Feb 20, 2017
Once upon a time I ran a record label called Metalanguage with guitarist Henry Kaiser, and for that brief time-span (1978-85, plus a few CD releases more recently), I had total control over the process of producing a CD.
 
But working as a guest artist with a label can be very different for the obvious reason that the label has its own agenda; not to mention a long line of finished products on which my CD has to queue up. If there is not a good reason for this new CD to be released immediately – like an upcoming tour of the band on that CD – then that release can sometimes be delayed even longer. Not to mention the delays that sometimes occur due to production problems, such as missed typos that are only seen after a cover is sent back to us for final approval (…occasional), or poorly-made CDs that have to be remade (…rare, but it happens).
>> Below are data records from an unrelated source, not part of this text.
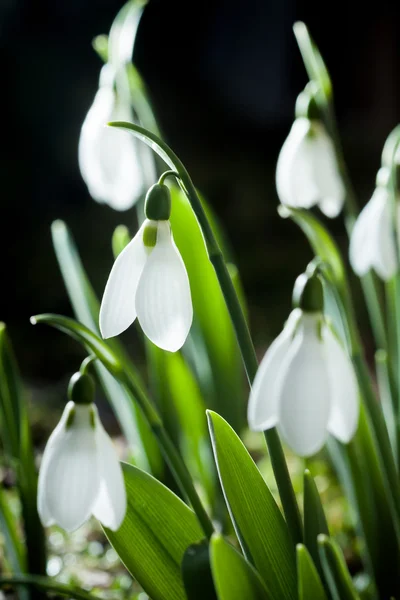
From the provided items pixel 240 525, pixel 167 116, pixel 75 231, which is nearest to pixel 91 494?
pixel 240 525

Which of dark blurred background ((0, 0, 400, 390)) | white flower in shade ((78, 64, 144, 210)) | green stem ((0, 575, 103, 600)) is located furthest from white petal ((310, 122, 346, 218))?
dark blurred background ((0, 0, 400, 390))

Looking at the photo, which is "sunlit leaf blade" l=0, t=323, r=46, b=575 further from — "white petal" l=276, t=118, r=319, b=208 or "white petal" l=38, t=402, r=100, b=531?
"white petal" l=276, t=118, r=319, b=208

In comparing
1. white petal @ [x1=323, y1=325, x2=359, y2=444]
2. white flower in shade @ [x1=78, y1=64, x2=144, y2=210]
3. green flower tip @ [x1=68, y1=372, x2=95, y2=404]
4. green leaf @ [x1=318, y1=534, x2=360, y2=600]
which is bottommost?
green leaf @ [x1=318, y1=534, x2=360, y2=600]

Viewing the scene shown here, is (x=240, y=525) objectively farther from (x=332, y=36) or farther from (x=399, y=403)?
(x=332, y=36)

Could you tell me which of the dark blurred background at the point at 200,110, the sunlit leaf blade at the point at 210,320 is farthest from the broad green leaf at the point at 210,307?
the dark blurred background at the point at 200,110

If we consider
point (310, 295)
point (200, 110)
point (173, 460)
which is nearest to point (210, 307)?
point (173, 460)

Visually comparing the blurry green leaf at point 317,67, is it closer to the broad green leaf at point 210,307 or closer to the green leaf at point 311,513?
the broad green leaf at point 210,307

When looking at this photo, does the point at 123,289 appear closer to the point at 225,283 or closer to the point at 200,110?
the point at 225,283
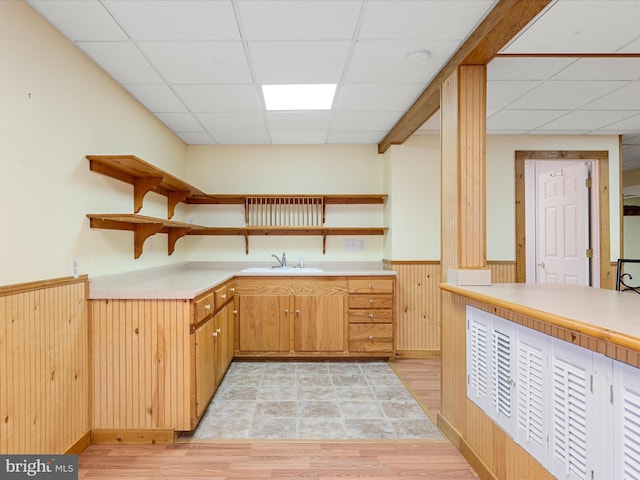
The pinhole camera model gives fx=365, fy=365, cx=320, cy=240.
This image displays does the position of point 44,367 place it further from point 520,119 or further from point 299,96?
point 520,119

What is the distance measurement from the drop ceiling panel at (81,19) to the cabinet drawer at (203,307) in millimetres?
1564

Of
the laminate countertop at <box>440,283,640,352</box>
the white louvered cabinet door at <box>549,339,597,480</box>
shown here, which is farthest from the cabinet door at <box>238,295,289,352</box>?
the white louvered cabinet door at <box>549,339,597,480</box>

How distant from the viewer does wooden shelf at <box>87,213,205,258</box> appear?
2.22m

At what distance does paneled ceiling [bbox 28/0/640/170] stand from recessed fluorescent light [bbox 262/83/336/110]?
0.26 ft

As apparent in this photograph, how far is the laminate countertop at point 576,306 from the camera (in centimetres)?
102

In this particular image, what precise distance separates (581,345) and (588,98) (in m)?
2.54

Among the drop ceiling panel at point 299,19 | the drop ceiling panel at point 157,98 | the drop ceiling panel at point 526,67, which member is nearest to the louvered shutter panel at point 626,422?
the drop ceiling panel at point 299,19

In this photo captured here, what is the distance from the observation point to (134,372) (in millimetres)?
2189

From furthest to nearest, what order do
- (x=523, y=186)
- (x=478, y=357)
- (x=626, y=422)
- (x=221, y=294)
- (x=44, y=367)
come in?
(x=523, y=186) → (x=221, y=294) → (x=478, y=357) → (x=44, y=367) → (x=626, y=422)

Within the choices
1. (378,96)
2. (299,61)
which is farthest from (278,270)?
(299,61)

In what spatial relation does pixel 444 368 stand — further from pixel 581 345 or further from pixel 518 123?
pixel 518 123

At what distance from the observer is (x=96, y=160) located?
88.5 inches

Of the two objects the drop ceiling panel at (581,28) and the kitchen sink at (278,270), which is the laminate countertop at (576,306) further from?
the kitchen sink at (278,270)

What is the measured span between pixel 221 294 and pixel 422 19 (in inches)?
91.8
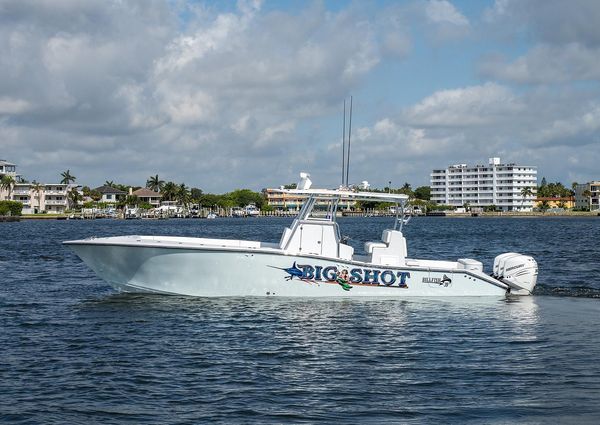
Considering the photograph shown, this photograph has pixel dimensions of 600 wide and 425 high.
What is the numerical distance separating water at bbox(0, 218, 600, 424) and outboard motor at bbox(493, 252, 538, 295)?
4.03 ft

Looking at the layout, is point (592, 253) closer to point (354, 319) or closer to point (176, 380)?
point (354, 319)

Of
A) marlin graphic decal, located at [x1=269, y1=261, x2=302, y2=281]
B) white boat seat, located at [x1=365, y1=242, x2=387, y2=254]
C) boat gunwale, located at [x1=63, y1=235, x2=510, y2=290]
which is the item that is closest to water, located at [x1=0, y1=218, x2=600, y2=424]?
marlin graphic decal, located at [x1=269, y1=261, x2=302, y2=281]

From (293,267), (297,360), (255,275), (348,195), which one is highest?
(348,195)

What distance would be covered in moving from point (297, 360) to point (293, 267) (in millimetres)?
6910

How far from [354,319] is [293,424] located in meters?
8.66

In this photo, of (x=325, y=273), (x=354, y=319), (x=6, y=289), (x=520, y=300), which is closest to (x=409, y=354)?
(x=354, y=319)

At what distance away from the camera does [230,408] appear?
11891 mm

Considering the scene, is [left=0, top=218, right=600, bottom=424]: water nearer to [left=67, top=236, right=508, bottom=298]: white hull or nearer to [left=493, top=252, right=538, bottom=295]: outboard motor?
[left=67, top=236, right=508, bottom=298]: white hull

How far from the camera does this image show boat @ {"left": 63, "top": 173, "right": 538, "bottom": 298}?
22.0m

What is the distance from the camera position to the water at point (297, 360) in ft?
38.9

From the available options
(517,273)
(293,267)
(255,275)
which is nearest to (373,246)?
(293,267)

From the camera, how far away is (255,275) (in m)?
22.0

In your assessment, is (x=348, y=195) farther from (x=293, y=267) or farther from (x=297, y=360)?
(x=297, y=360)

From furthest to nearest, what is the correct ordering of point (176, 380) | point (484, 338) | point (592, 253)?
point (592, 253) < point (484, 338) < point (176, 380)
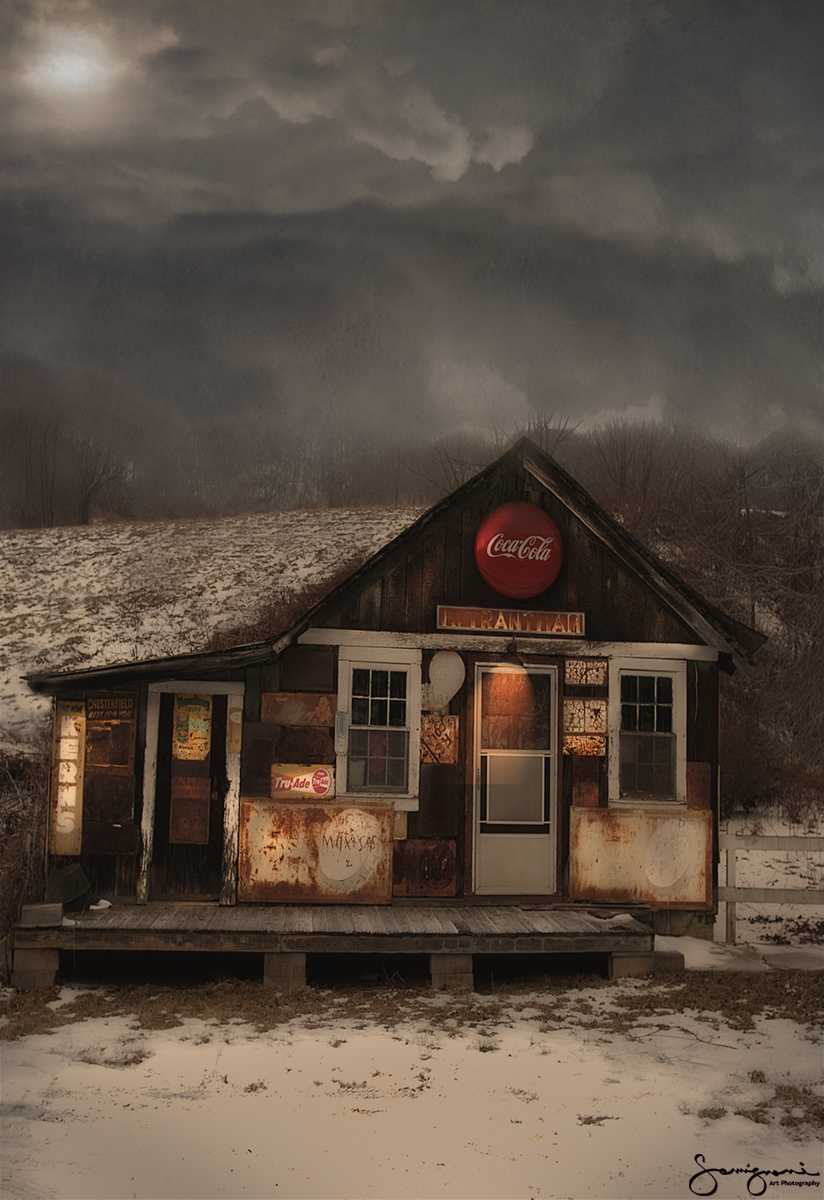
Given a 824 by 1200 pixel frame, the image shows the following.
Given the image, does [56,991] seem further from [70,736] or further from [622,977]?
[622,977]

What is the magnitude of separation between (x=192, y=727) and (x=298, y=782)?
4.24 feet

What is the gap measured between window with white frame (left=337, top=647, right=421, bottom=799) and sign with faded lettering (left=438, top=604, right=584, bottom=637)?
24.4 inches

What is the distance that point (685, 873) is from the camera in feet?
34.8

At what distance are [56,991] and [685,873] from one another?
21.8 ft

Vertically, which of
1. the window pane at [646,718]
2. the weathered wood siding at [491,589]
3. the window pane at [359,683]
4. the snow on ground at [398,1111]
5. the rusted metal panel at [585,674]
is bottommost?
the snow on ground at [398,1111]

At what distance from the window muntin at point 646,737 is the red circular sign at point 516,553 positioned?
1542mm

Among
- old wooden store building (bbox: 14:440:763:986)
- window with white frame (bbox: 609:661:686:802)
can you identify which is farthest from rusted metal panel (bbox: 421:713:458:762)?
window with white frame (bbox: 609:661:686:802)

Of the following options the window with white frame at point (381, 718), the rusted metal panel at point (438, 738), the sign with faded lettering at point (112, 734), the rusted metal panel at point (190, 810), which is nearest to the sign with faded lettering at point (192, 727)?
the rusted metal panel at point (190, 810)

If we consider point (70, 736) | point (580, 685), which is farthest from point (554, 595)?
point (70, 736)

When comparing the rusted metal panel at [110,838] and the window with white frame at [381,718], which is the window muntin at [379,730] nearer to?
the window with white frame at [381,718]

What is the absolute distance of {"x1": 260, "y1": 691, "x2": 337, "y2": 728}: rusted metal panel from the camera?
33.3ft

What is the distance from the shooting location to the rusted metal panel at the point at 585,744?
1059 cm

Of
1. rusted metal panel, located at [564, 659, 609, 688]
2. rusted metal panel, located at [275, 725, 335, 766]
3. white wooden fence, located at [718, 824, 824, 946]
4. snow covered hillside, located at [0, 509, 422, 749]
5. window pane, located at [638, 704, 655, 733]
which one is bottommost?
white wooden fence, located at [718, 824, 824, 946]

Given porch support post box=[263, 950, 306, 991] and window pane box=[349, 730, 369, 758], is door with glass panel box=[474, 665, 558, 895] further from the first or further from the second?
porch support post box=[263, 950, 306, 991]
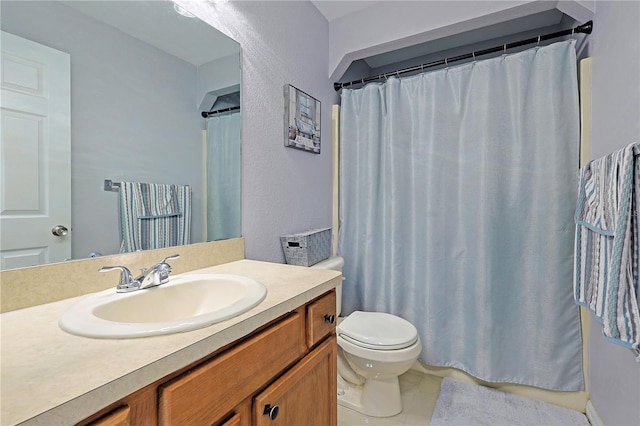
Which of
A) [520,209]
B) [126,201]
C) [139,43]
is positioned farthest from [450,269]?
[139,43]

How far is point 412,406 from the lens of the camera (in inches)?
64.2

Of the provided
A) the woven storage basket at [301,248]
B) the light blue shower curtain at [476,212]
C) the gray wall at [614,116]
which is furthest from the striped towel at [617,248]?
the woven storage basket at [301,248]

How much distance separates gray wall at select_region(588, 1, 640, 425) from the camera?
1.10 meters

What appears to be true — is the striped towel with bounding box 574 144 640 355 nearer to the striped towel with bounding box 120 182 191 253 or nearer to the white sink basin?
the white sink basin

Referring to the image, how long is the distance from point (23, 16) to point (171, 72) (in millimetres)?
414

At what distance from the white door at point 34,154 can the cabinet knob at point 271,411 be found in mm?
691

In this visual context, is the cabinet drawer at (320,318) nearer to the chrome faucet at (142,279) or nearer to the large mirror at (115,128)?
the chrome faucet at (142,279)

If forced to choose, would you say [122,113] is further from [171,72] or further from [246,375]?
[246,375]

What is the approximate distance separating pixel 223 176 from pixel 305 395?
3.00ft

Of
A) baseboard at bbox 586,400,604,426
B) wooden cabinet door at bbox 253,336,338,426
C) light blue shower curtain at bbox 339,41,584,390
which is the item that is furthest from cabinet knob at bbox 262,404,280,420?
baseboard at bbox 586,400,604,426

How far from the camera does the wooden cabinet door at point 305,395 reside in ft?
2.41

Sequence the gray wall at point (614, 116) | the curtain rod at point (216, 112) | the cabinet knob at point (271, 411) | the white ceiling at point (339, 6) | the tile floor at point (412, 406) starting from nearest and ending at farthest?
1. the cabinet knob at point (271, 411)
2. the gray wall at point (614, 116)
3. the curtain rod at point (216, 112)
4. the tile floor at point (412, 406)
5. the white ceiling at point (339, 6)

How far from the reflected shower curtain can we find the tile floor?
113cm

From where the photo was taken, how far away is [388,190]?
202cm
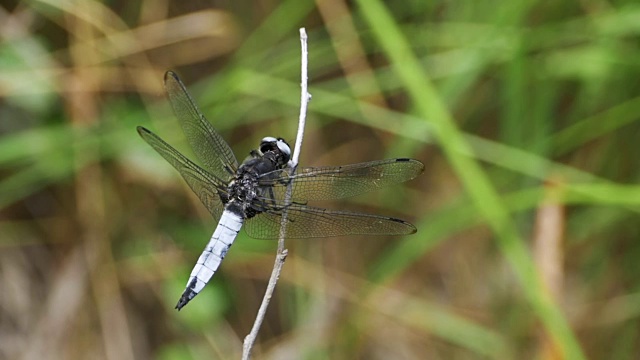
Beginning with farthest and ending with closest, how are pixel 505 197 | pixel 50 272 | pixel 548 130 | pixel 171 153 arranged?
pixel 50 272 < pixel 548 130 < pixel 505 197 < pixel 171 153

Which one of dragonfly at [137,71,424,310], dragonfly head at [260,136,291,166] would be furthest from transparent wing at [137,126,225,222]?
dragonfly head at [260,136,291,166]

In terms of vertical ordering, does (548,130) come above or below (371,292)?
above

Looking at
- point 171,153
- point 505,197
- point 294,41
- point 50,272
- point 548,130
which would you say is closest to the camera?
point 171,153

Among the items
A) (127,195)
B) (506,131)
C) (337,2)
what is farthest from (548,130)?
(127,195)

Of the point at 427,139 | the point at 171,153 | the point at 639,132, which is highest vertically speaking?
the point at 639,132

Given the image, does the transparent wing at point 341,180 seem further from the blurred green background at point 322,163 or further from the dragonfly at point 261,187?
the blurred green background at point 322,163

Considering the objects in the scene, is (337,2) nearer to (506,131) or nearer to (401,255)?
(506,131)

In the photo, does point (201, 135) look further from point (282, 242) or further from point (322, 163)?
point (322, 163)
This is a long way of saying that the following announcement is projected; I expect the following to be true:
 
Saxophone Special Revisited,  featuring Rova, Henry Kaiser and Kyle Bruckmann, will release in May, 2016 on Clean Feed. Steve Lacy’s mid-1970s innovations helped shape improvised music for decades.  His 1974 live recording Saxophone Special lit up the ears of the soon-to-be Rovas and sparked our imaginations during the band’s earliest days. To reflect the classic sextet of the original Lacy project, which included two late masters of improvisation: Derek Bailey on electric guitar and Micheal Waisvisz on synthesizer, Rova are here joined by the guitar of their old pal and colleague of the past 40 years, Henry Kaiser; as well as Bay Area analog synth ace Kyle Bruckmann. This celebration and reinvestigation of Saxophone Special newly illuminates the revolutionary compositional and improvisational ideas put to practice by Steve Lacy in the early Seventies. That was a time when the saxophone quartet was an unknown format for improvisation – Anthony Braxton’s “New York, Fall 1974” was released only a few months before, and the World Saxophone Quartet was to appear a year later. Like Electric Ascension, this tribute points to the undiscovered future, as well as expressing gratitude to the original 6 masters of music on the Lacy original. This recording is also the renewal of the collaboration between Rova and Kaiser which resulted in many early LP gems of creative music: "As Was", "Cinema Rovaté", "The Removal of Secrecy", and "Daredevils."
 
Meanwhile, also in the spring, from the Paris label Rogue Art will come the release of a recording I have always loved: Wild Red Yellow by Larry Ochs Sax & Drumming Core.  The nature of the two extended tracks on Wild  Red  Yellow demanded the use of three drummers instead of the two heard in all earlier recordings and concerts, and I needed "percussion" rather than a second drum kit in many places on those two tracks, so this CD sees William Winant and Matthias Bossi joining Scott Amendola as the three percussionists, with Ochs, Fujii, and Tamura riding their waves of sound. Those two tracks are dedicated to film-makers and composed in a similar form to the pieces on the later Fictive Five CD, which would not have been as good had this Rogue Art recording not preceded it in the studio. Recorded in 2010 (!), it took me and master engineer Phil Perkins years to mix, due to all the percussive sound-elements involved, our need to be able to hear the mix in several different iterations before deciding on final balances, and the many choices of how to order our musical "scenes" within each piece. I look forward to this one seeing the light of day.